Mi madre se acerco a él, sosteniendolo antes de que se desplomase, mi hermano y yo temerosos de lo que veiamos permanecimos juntos, abrazados sin movernos.
Ojos dorados desaparecio en la niebla, mi padre exausto y herido se derrumbo en los brazos de mi madre, permanecimos en silencio, al limite del llanto, escuchando el ronco jadeo de mi padre. Mi madre haciendo acopio de todas sus fuerzas levanto a mi padre, él, recuperandose lentamente logro permanecer de pie, al vernos nos sonrio como si quisiera decirnos que todo estará bien.
Mi padre de inmediato se conviertio en una mancha borrosa frente a nuestros ojos, una inmensa sombra apareció sobre él devorandolo en su oscuridad, mi madre rodó esquivando en el último momento aquello que atrapo a mi padre.
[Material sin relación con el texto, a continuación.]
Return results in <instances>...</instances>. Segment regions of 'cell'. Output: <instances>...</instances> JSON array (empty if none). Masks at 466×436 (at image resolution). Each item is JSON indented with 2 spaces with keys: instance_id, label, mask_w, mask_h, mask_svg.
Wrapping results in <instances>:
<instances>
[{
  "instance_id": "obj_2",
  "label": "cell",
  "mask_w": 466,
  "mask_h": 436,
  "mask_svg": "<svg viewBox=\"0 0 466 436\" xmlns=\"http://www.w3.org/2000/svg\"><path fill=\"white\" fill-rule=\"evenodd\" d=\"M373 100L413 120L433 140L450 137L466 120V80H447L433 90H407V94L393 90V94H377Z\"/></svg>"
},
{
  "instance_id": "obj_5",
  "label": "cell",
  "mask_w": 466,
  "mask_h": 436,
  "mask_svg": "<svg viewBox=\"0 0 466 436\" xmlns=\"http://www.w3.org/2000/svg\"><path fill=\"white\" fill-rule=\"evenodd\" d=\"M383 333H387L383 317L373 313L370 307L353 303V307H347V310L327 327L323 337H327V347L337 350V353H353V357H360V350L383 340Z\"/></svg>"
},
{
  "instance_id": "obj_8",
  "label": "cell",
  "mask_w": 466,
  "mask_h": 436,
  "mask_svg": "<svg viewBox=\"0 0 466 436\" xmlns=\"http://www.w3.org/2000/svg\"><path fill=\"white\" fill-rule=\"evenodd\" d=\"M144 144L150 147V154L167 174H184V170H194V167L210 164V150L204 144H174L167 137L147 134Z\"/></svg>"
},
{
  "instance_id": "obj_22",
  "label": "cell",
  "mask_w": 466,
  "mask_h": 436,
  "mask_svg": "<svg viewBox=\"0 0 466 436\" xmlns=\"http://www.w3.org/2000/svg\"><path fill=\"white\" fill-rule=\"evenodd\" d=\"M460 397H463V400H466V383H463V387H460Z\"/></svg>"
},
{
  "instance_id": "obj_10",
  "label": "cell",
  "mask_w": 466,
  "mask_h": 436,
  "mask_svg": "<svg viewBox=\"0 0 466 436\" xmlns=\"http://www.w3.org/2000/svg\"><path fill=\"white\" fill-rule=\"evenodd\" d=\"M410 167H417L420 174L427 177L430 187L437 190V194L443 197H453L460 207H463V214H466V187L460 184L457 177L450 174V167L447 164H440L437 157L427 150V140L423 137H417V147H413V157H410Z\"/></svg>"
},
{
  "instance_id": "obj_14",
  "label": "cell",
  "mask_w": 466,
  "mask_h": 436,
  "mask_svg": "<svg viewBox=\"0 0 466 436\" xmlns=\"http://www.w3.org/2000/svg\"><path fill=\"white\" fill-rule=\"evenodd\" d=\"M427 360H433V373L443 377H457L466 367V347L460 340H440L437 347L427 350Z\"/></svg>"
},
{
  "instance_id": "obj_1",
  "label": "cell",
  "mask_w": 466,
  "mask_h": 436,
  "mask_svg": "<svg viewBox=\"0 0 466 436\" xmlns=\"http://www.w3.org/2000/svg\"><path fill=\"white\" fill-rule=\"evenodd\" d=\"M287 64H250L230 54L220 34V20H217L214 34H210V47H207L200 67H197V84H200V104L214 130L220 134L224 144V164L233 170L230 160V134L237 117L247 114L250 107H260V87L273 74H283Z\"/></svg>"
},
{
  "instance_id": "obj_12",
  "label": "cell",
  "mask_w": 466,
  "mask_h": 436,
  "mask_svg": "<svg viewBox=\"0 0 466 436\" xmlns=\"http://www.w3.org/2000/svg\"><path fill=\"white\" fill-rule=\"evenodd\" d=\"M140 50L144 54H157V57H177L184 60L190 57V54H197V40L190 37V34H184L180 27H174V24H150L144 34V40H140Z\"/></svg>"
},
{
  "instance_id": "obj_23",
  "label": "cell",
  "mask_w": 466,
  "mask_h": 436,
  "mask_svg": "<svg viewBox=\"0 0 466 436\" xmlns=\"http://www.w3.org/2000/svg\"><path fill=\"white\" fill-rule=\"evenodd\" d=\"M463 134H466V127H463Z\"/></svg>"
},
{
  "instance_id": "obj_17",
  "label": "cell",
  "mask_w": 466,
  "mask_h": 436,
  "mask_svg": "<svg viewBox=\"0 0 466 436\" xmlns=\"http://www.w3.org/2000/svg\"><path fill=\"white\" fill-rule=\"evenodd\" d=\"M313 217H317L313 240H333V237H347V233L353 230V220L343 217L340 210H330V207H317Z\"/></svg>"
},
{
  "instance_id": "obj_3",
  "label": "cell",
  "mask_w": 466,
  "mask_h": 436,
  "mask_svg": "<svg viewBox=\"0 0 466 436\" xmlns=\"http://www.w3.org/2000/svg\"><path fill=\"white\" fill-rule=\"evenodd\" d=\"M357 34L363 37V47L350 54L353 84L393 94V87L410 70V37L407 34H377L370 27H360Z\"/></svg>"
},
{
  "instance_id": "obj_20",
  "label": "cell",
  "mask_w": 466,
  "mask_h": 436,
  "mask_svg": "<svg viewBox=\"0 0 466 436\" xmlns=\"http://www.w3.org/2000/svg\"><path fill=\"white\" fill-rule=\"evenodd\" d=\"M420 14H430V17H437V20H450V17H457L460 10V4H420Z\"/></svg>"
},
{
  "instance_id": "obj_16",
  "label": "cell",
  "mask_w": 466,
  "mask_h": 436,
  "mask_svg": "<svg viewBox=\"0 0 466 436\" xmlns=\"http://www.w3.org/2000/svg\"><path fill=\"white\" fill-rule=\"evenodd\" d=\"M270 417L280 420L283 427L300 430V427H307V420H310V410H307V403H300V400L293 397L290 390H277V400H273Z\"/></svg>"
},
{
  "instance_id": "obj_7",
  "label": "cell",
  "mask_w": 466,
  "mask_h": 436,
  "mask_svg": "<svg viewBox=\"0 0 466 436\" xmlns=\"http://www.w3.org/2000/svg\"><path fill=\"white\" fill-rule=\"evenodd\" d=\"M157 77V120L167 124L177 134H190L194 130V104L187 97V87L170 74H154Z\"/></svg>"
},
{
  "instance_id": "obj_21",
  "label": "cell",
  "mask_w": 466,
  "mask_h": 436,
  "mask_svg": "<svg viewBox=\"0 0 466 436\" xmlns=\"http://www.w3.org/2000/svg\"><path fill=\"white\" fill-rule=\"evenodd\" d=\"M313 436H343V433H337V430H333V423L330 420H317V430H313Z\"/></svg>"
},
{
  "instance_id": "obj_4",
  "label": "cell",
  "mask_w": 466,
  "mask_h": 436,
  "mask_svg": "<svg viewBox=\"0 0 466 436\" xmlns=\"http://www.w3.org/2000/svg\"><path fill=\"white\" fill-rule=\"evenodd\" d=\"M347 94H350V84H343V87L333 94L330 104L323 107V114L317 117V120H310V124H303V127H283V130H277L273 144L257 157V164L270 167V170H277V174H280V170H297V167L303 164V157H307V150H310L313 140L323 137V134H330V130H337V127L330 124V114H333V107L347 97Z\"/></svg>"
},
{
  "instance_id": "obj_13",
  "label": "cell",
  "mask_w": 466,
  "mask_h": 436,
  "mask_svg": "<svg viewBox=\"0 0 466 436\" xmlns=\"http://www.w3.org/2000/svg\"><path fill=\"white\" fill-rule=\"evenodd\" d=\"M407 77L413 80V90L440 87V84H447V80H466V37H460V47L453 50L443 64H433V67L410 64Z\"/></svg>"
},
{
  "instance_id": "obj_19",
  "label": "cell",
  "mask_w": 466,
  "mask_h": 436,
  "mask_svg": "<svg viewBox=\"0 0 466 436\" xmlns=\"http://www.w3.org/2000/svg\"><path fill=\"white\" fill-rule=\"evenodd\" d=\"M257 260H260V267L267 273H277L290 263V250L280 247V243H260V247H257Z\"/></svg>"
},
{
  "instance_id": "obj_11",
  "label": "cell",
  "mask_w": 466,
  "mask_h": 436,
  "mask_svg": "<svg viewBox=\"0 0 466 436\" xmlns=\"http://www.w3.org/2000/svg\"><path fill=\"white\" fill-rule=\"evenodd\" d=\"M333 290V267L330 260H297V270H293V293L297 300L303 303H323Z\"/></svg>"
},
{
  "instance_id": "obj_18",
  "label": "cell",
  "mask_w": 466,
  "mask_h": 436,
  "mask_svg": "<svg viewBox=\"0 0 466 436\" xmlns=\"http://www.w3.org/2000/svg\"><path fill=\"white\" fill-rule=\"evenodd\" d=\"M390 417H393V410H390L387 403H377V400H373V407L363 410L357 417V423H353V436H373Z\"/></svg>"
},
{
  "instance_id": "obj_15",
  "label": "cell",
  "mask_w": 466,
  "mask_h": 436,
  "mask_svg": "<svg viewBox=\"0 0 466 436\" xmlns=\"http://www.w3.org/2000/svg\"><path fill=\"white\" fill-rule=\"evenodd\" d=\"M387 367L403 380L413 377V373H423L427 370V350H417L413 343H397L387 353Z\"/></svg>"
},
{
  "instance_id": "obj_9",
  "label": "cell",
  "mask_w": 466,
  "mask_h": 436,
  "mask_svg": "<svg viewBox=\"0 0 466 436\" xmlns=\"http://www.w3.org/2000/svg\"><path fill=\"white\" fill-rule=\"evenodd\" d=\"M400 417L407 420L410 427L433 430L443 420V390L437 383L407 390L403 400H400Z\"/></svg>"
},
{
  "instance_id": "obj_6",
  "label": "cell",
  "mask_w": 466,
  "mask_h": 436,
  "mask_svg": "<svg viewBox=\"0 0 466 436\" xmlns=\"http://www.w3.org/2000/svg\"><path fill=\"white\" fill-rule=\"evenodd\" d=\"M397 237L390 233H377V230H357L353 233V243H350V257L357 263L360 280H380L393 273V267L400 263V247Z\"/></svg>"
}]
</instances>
Brillos multicolores sobresalian de la niebla, llegaba a nosotros un bramido que no sabria distingir si era de furia o de dolor, pero mi piel se erizó al identificar la voz de mi padre como la autora de estos sonidos. El aire se agitaba con furia, como si una mano gigante estuviese disipando la niebla, aparecio frente a nosotros un gigantesco que se agitaba con violencia, despidiendo miles de destellos de sus escamas, su forma era la de una gran serpiente blanca, sus fauces con colmillos tan grandes como yo misma, blandian el aire una y otra vez, de la comisura de su hocico manaba un liquido azulado, espeso y caliente, que al caer cerca de nosotros pude percatarme que era sangre. Sangre de dragón.